# help please sexing corn snake hatchlings



## zoe-marie (Oct 25, 2011)

Hi I have 3 corn snakes and they was sold to me unsexed I have called round many places and no one will sex them for me not even my vet until they are at least 18months old? does any one know who or where can sex them younger please? hagrid is 5 month, hermione and harry are just over 3 months


----------



## Herpster (Oct 24, 2006)

The reason why people are less willing to sex young snakes is the method used is called "popping" and if not done correctly can lead to permanent damage. 

Is there a reason why you need them sexed this early on? If you are intending to breed then they have a long while to go and waiting a couple more months is surely the best thing for the snake.


----------



## zoe-marie (Oct 25, 2011)

Not planning on breeding them all 3 live together in same housing and 2 of them look very similar tail wise the other looks bit different so am assuming that I have 1 of 1 sex and 2 of the opposite?
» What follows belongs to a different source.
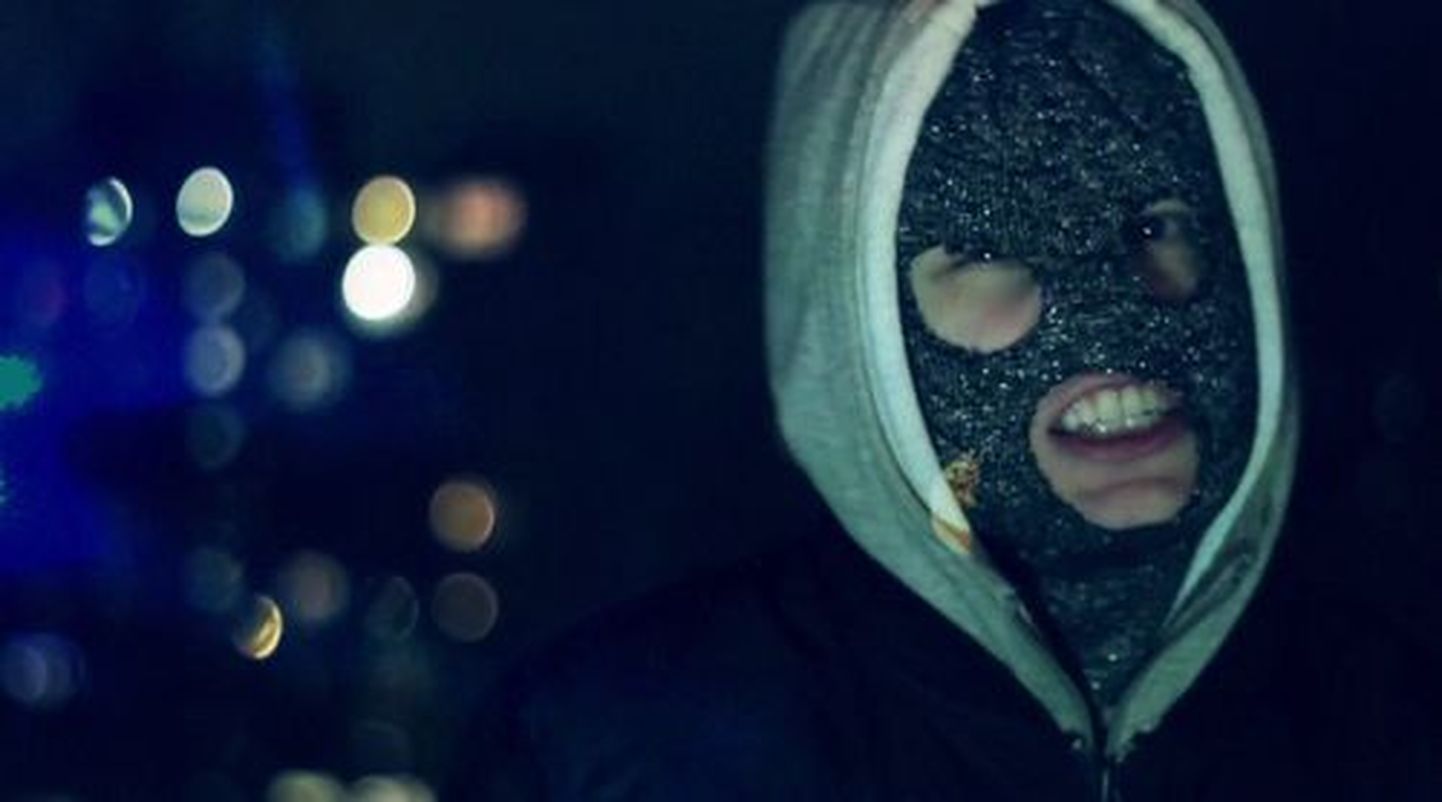 Pärnu hip-hop duo Extinction Plaza detsembris avalikustatud laulule “No Sleep” on nüüd valminud ka muusikaklipp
Some one told me if you have 2 males and 1 female when they mature the males will get a bit rough with each other? I have no clue as to what sex they are and now just a little concerned cos what some one said. Seem to get mixed messages about housing snakes together but when we got them the person said its fine to keep them together.


----------



## zoe-marie (Oct 25, 2011)

WE are fairly new to The snake keeping world, they are actually My little boys he adores them. I wouldn't want any harm to come to them at all so welcome advice, we did reading up and asked lots of questions when we got them then some one said if you have 2 males its not good so now just a bit concerned that's all. Would rather ask and sound stupid than to not ask or be sure and something bad happen.


----------



## beaniebopps (Oct 4, 2009)

They should all be housed seperately ideally. I won't go into all the details but if you have a look on here - search 'cohabiting' or 'housing snakes together' you will find countless threads on the topic. Personally I advise you to house them all individually regardless of sex.
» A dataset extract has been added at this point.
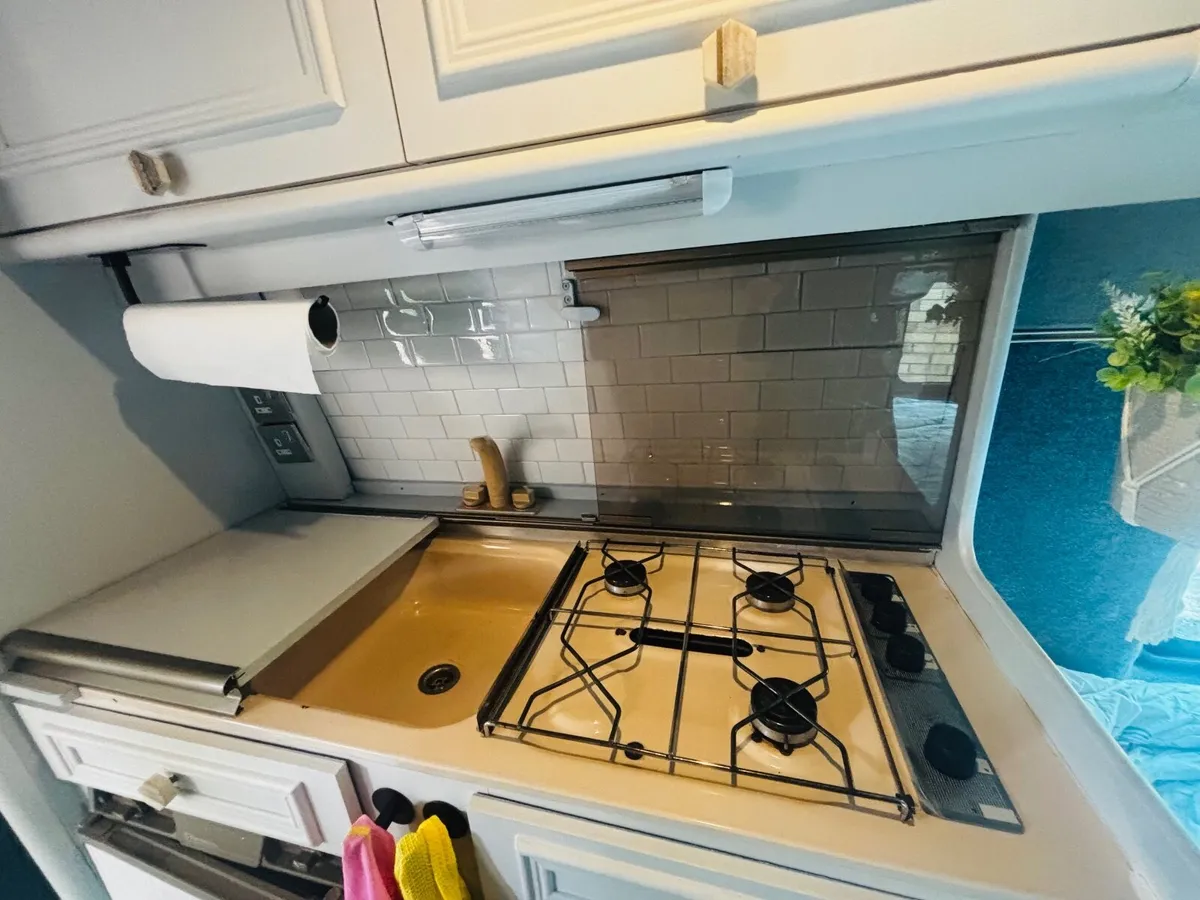 Campervan - Image 2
1) If ones sick / got runny poo / parasites you will have difficulty telling which one and they could pass it on to each other

2) If theres a male and a female the male will breed with the female when she is too young and immature, which can essentially endanger her life through becoming egg-bound if not simply drain her resources

3) You will have to feed them seperately to avoid two snakes latching onto a mouse at once, ending in one of the snakes dying.

4) There is always a chance, although small, of cannabalism. It does happen.

5) There will be competition for the best spots of the viv and they can't all fit at the place with the exact right temperature etc. Snakes do not 'cuddle' together, they compete.


----------



## Herpster (Oct 24, 2006)

^^^^^^^^

Good advice from beanie.


----------



## zoe-marie (Oct 25, 2011)

They are all fed completely seperate never fed in same tank feed them in small tanks there are 4 hides vines branches everything. WE did have them in a plastic tank inside our viv but they are now in the viv as use to put them in there when cleaning out their smaller 1 and they like climbing the branches and feed really well so thought as they are not stressed would let them have more space. They are always coiled up together when sleeping my viv is 4ft by 2ft by 2ft but they are never seperate ends of eache other. But will read up more on housing and if I have to seperate them then I will. All of them are well fed they have 1 small fuzzy every 5 days . Will def be reading up more now wish I found this web site ages ago


----------



## Herpster (Oct 24, 2006)

zoe-marie said:


> Will def be reading up more now wish I found this web site ages ago


Don't worry, when I joined the site I thought I knew a lot, turns out I didn't and ever since then have been lapping up the info. But yes It is advisable to read up on co-habiting and make your decision based on what is best for the snakes.


----------



## zoe-marie (Oct 25, 2011)

Thank-you all for your help and advice much appreciated.


----------